Written by Adeoye Oyewole - Nigeria

Adeoye Oyewole 
There is a popular saying that the only constant thing in life is change. It may sound novel, but it is empirically true.

I believe that the consequences of being human gives us a brain with the capacity to interact with our environment, with the ultimate goal of modifying it, resulting in social change which is an alteration in the social order of a society that includes changes in nature, social institutions, social behaviours and social relations.

This may refer to the notion of social evolution, with the philosophical idea that society moves forward through evolutionary means like a shift from feudalism to capitalism. Accordingly, social change carries the connotation of a social revolution driven by cultural, religious, economic, scientific or technological forces.

This is the consequence of globalisation of values through which weaker and dependent countries comply with certain economic conditions, thereby opening up their social and economic vaults, leading to social change.

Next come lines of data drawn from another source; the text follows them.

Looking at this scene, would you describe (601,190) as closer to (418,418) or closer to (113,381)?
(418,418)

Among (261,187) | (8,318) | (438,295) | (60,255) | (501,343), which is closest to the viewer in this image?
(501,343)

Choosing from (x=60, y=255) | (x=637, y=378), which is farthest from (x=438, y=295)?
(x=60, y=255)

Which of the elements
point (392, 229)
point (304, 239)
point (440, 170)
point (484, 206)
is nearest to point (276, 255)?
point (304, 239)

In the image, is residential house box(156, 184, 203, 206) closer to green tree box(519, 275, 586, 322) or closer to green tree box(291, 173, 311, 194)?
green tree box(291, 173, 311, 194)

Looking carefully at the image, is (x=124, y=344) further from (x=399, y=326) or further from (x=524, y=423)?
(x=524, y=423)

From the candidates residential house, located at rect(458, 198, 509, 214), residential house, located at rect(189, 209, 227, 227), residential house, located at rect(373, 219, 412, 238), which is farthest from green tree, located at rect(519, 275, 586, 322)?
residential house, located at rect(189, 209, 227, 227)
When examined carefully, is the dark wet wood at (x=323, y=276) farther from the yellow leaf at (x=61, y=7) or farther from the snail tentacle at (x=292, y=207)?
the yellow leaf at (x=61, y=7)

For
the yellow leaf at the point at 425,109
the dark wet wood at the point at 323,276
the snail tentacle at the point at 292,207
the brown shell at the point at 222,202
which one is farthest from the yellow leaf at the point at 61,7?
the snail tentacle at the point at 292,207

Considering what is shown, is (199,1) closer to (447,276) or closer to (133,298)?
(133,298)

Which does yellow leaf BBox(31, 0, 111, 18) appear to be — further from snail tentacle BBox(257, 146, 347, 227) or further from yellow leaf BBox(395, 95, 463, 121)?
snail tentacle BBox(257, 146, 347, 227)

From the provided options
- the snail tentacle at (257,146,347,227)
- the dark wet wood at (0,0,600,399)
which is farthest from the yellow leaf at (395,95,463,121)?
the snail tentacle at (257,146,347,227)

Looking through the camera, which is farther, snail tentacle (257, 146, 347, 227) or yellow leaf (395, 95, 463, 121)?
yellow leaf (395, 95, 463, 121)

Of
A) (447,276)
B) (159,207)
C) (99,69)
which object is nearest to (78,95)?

Principles of developmental psychology are very crucial in understanding and managing change, whether at personal, national or global level. Managers of change should not just concentrate on the political and socio-economic dimensions but on the grave mental health consequences.


Essentially, social change is a combination of systems, along with some random factors all the time. Some major current social changes include global demographic shifts. Population growth among developed cultures has been slow since the 1950s, but not slow in the developing countries.

Social changes also occur in gendered patterns of work, such that changes from distinct men and women's work pattern to more gender-equal patterns have been economically important since the mid 20th century.

The world as a global village has brought in so much challenge to the socio-cultural dynamics of developing countries. Nigeria is a melting point of diverse influences, with implication at personal and national level.

The peculiar composition of Nigeria as an amalgamation of several nations makes her vulnerable to challenges at political, social and economic dimensions. The agitation of the constituent nations for survival in the political space is an issue of social change. The alteration of our traditional patriarchal leadership model is being challenged with socio-political and socio-economic consequences. The mismanagement of the process of change has produced many militant groups and, of late, terrorist groups.

Nigeria is in a season of change, especially at the political level, against the background of dwindling economic resources, leaving many state governments unable to pay monthly salary for as long as six months. This has negative impact on the mental health of the people, which is crucial for our collective and individual ability to enjoy life.

Poor mental health is associated with rapid social change, stressful work conditions, gender discriminations, social exclusion, unhealthy lifestyle, risks of violence, physical ill health and human rights violations.

A climate that respects and protects basic civil, political, socio-economic and cultural rights is fundamental to mental health promotion. Without the security and freedom provided by these rights, it is very difficult to maintain a high level of mental health.

Although the government has many political issues to tackle, it is pertinent that national mental health policies engineered by government should also recognise and address the broader issues that promote mental health. This includes mainstreaming mental health promotion into programmes of government and non government sectors.

In addition to the health sector, it is essential to involve the education, labour, justice, transport, environment, housing, transport and welfare issues as well. The consequence of social change on the mental health of the population is enormous and should be proactively considered and managed.

Individuals need to proactively develop adaptive coping mechanisms as we navigate this social change that may take some toll on our mental health resources.